## SELECTED PASSAGE
● ● ● ●

News Release

Building bulkier smooth muscle cells through endoreduplication

Peer-Reviewed Publication

JCI Journals

unusually large smooth muscle cells (SMCs) accumulate in the walls of the aorta and other so-called capacitance arteries, but not in other arteries or veins. Interestingly, these cells appear to have undergone endoreduplication, a round of chromosomal duplication without the usual cell division that leaves the cell with twice the usual complement of DNA. Such tetraploid cells can also be generated in cultured cells using microtubule-depolymerizing drugs, which disrupt the mitotic spindle.

Tetraploid cells reach large sizes, probably because they extend their cell cycles at the G1 phase, a period when cells accumulate mass. Higher ploidy cells are observed at some developmental stages or cell lineages in many organisms, including humans, but tetraploid cells are rare in most normal human tissues. Hypertension greatly increases the prevalence of these large, tetraploid cells in these vessels in humans, and Hixon and colleagues now show that the same is true of several animal models of hypertension.

Following up on evidence that angiotensin is required for the effects of hypertension on the SMC cell cycle, these authors also demonstrate that expression of the protein kinase Akt1, a known mediator of angiotensin function, is elevated in capacitance arteries of hypertensive animals. Because the mitotic spindle checkpoint normally protects cells from undergoing extra rounds of DNA synthesis, Hixon et al. expressed Akt1 in primary SMCs and tested the ability of these cells to activate the mitotic spindle checkpoint in response to microtubule-depolymerizing agents.

They report that cyclin B, a cell cycle regulator that participates in this checkpoint, is degraded prematurely in Akt1-expressing cells, despite the presence of these drugs. Furthermore, these cultures accumulate large, tetraploid cells even when they are not treated with spindle-damaging drugs, suggesting that increased Akt1 function is sufficient to produce this cellular phenotype in hypertensive or even in aging normotensive arteries.

● ● ● ●

## INFORMATION SUPPLIED
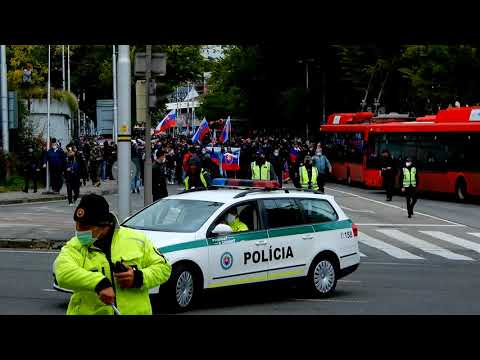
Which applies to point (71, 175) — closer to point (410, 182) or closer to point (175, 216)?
point (410, 182)

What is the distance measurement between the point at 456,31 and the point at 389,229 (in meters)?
20.6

● ● ● ●

## GOAL OF THE EXERCISE
Shorten the paragraph of the endoreduplication news release that begins "Tetraploid cells reach large sizes," keeping its main facts.

## EXERCISE OUTPUT
Tetraploid cells grow large, probably by extending the G1 phase, when cells accumulate mass. Higher-ploidy cells occur at some developmental stages or in some cell lineages in many organisms, including humans, but tetraploid cells are rare in most normal human tissues. Hypertension greatly increases their prevalence in these vessels in humans, and Hixon and colleagues show the same holds in several animal models of hypertension.